Gib den nachstehenden Textauszug zum Narnia-Rollenspiel vollständig und zeichengetreu wieder.

■ TEXTAUSZUG:
+-------+

Den Wert im Attribut Tugend sucht sich jeder Spieler selbst heraus. Die drei Arten von Geschöpfen, die spielbar sind, haben jeweils eine andere Tugend. Die Menschen haben Vertrauen, die Fabelwesen Gesinnung und die sprechenden Tiere Moral. Dieser Wert gibt an, wie gut oder schlecht die Figur mit Narnia interagieren kann. Ein Mensch mit einem negativen Wert in Vertrauen wird nur sehr schwer mit der Welt interagieren können, ja sogar deren Existenz leugnen, wie zum Beispiel Onkel Andrew in „Das Wunder von Narnia“. Fabelwesen mit einem negativen Wert in Gesinnung tendieren eher zur „bösen“ Seite, und sprechende Tiere riskieren es, ihre Sprache zu verlieren und wieder wild zu werden. Charakteren mit positiven Werten hingegen fällt das Ganze normalerweise leichter, allerdings muss beides auch rollenspielerisch dargestellt werden.

_Die Autoren_

Ulrich Drees, geboren 1967, lebt in Göttingen, wo er nach seinem Studium der Mittleren und Neuen Geschichte, Europäischen Ethnologie und Volkswirtschaftslehre seinen Lebensunterhalt als Journalist und Chefredakteur eines Stadtmagazins bestreitet. Bisher erschien von ihm die „Nordmark“-Romantrilogie im |Heyne|-Verlag. Daneben war er als Entwickler und Autor für die Kulturbeschreibungen verschiedener „Demonworld Tabletop“-Armeebücher mitverantwortlich. Neben dem „Narnia“-Rollenspiel beschäftigt er sich momentan mit seinem Mantel-&-Degen-Projekt „Fayne Cornish und der Dolch des Todes“.

+-------+

■ EINTRÄGE:
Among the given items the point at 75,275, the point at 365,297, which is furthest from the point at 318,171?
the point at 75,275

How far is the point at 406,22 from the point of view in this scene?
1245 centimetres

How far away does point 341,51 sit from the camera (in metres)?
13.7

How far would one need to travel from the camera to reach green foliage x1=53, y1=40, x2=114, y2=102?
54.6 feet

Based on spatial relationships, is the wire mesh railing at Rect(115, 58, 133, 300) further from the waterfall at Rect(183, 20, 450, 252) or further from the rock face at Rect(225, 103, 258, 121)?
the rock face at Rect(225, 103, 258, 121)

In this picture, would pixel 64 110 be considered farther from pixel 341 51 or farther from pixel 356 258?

+-------+

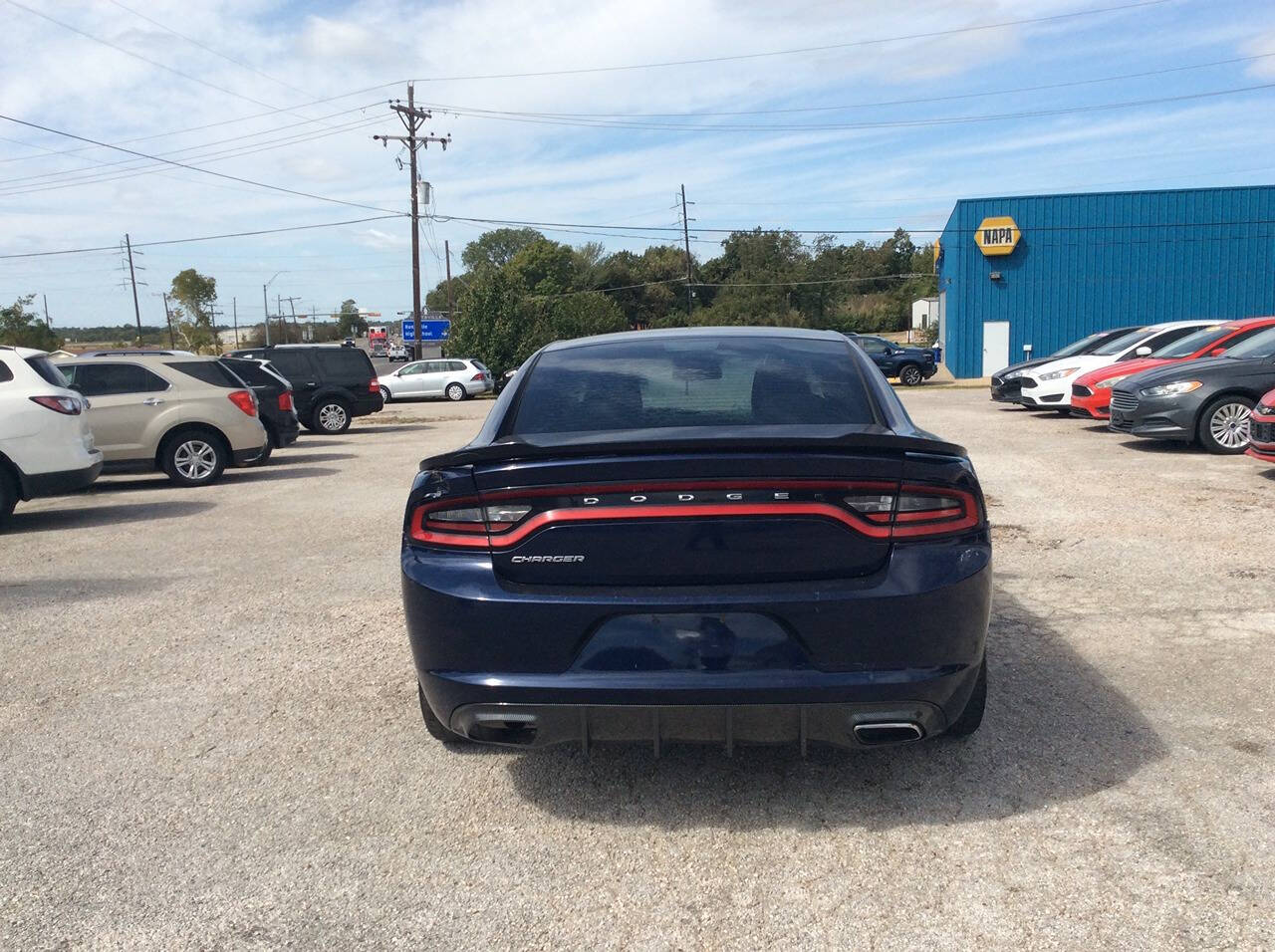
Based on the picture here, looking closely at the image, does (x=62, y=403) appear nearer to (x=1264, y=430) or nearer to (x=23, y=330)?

+-------+

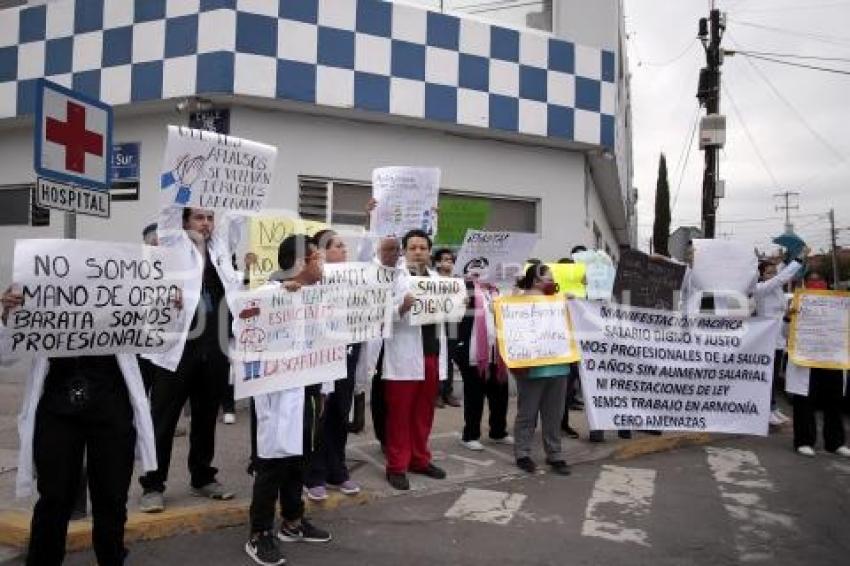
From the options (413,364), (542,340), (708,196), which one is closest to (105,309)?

+-------+

■ LÖSUNG:
Den Wert im Attribut Tugend sucht sich jeder Spieler selbst heraus. Die drei Arten von Geschöpfen, die spielbar sind, haben jeweils eine andere Tugend. Die Menschen haben Vertrauen, die Fabelwesen Gesinnung und die sprechenden Tiere Moral. Dieser Wert gibt an, wie gut oder schlecht die Figur mit Narnia interagieren kann. Ein Mensch mit einem negativen Wert in Vertrauen wird nur sehr schwer mit der Welt interagieren können, ja sogar deren Existenz leugnen, wie zum Beispiel Onkel Andrew in „Das Wunder von Narnia“. Fabelwesen mit einem negativen Wert in Gesinnung tendieren eher zur „bösen“ Seite, und sprechende Tiere riskieren es, ihre Sprache zu verlieren und wieder wild zu werden. Charakteren mit positiven Werten hingegen fällt das Ganze normalerweise leichter, allerdings muss beides auch rollenspielerisch dargestellt werden.

_Die Autoren_

Ulrich Drees, geboren 1967, lebt in Göttingen, wo er nach seinem Studium der Mittleren und Neuen Geschichte, Europäischen Ethnologie und Volkswirtschaftslehre seinen Lebensunterhalt als Journalist und Chefredakteur eines Stadtmagazins bestreitet. Bisher erschien von ihm die „Nordmark“-Romantrilogie im |Heyne|-Verlag. Daneben war er als Entwickler und Autor für die Kulturbeschreibungen verschiedener „Demonworld Tabletop“-Armeebücher mitverantwortlich. Neben dem „Narnia“-Rollenspiel beschäftigt er sich momentan mit seinem Mantel-&-Degen-Projekt „Fayne Cornish und der Dolch des Todes“.